This notebook builds an AI agent that:
- Searches for **“smart fan”** on Google and YouTube
- Extracts the top-N search results using entropy-based cutoff
- Computes Share of Voice (SoV) for Atomberg vs competitors
- Uses four metrics: Mentions, Engagement, Sentiment, and a novel Semantic Dominance score
- Extends analysis to multiple related keywords


In [23]:
# Required Libraries
!pip install vaderSentiment
import requests
import math
from collections import Counter
from vaderSentiment.vaderSentiment import SentimentIntensityAnalyzer
from googleapiclient.discovery import build



##  Step 1: Search Google & YouTube for "Smart Fan"
I use SerpAPI for Google and YouTube Data API v3 for video metadata extraction.


In [24]:
def google_search(query, num_results=30, api_key='6488ff90ea32e563dbc65ba03f0bf1453cc3c4ef5e33ce06ed3291d33753aec4'):
    params = {
        'q': query,
        'num': num_results,
        'api_key': api_key,
        'engine': 'google',
    }
    response = requests.get('https://serpapi.com/search', params=params)
    data = response.json()
    return [r['title'] + " " + r.get('snippet', '') for r in data.get('organic_results', [])]

In [25]:
def youtube_search(query, max_results=30, api_key='AIzaSyBsxm3vnzebhFrMrnIlKX6GknWBmQWkwmo'):
    youtube = build('youtube', 'v3', developerKey=api_key)
    request = youtube.search().list(
        q=query, part='snippet', type='video', maxResults=max_results
    )
    response = request.execute()
    return [item['snippet']['title'] + " " + item['snippet']['description'] for item in response['items']]

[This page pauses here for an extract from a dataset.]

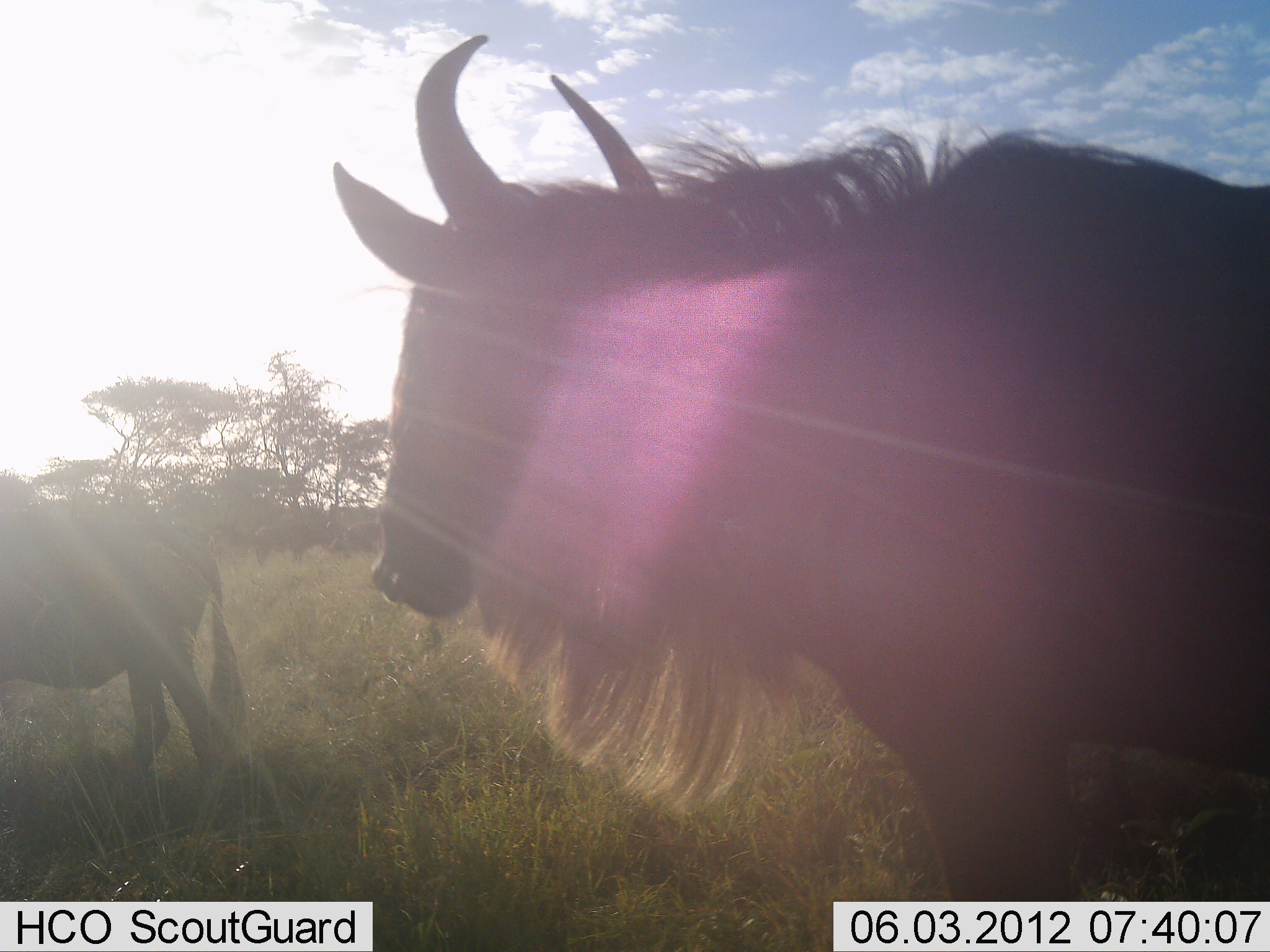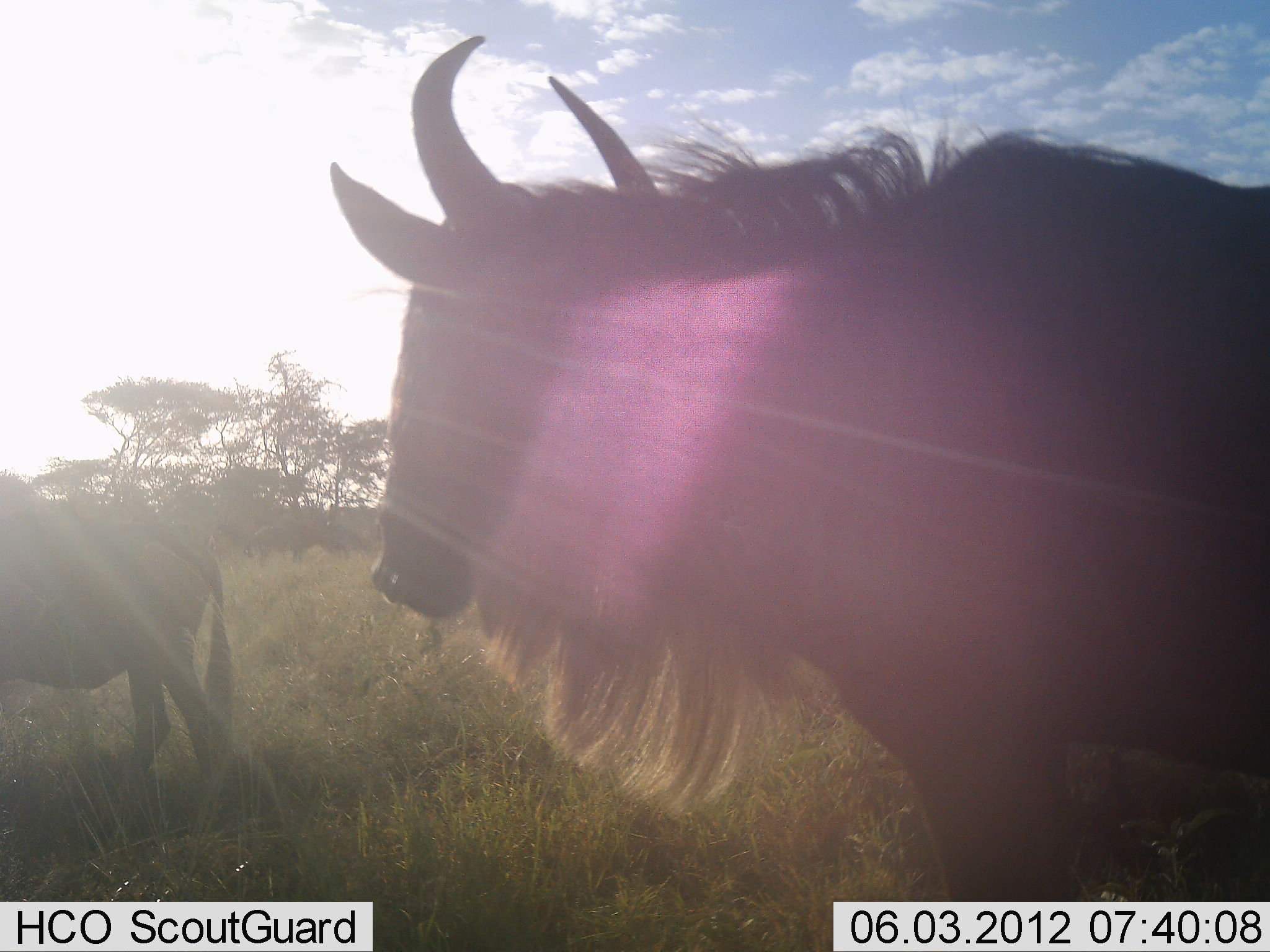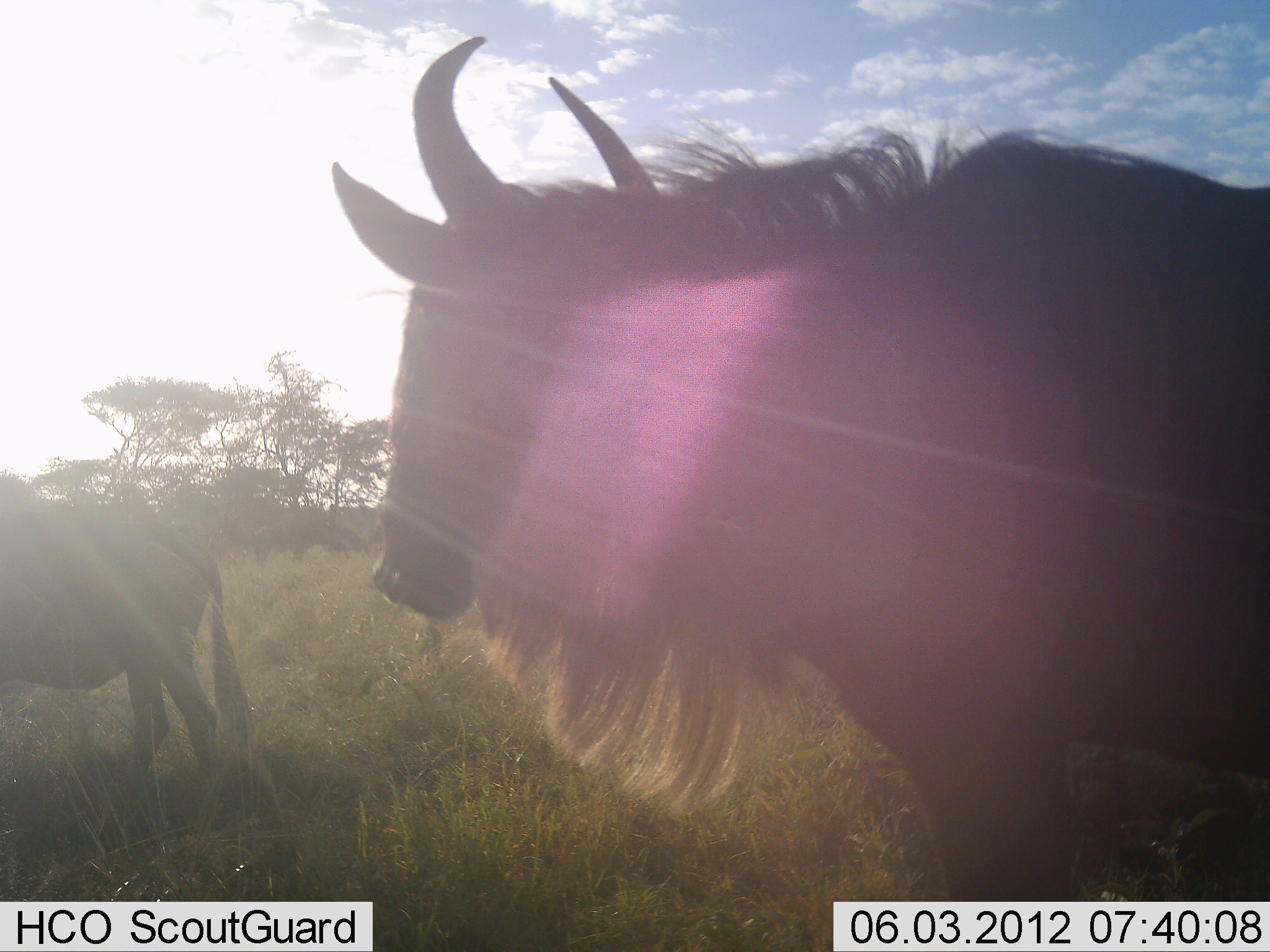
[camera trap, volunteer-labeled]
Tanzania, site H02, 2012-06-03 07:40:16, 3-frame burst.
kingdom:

##  Step 2: Choose N Based on Brand Entropy

I select how many results to consider based on the diversity of brand mentions in the top 30.


In [26]:
def calculate_entropy(brands):
    counts = Counter(brands)
    total = sum(counts.values())
    probs = [count / total for count in counts.values()]
    entropy = -sum(p * math.log2(p) for p in probs)
    return entropy

def determine_n(brands):
    entropy = calculate_entropy(brands)
    max_n = 30
    min_n = 10
    scale = (entropy / math.log2(len(set(brands)))) if len(set(brands)) > 1 else 0
    return int(min_n + scale * (max_n - min_n))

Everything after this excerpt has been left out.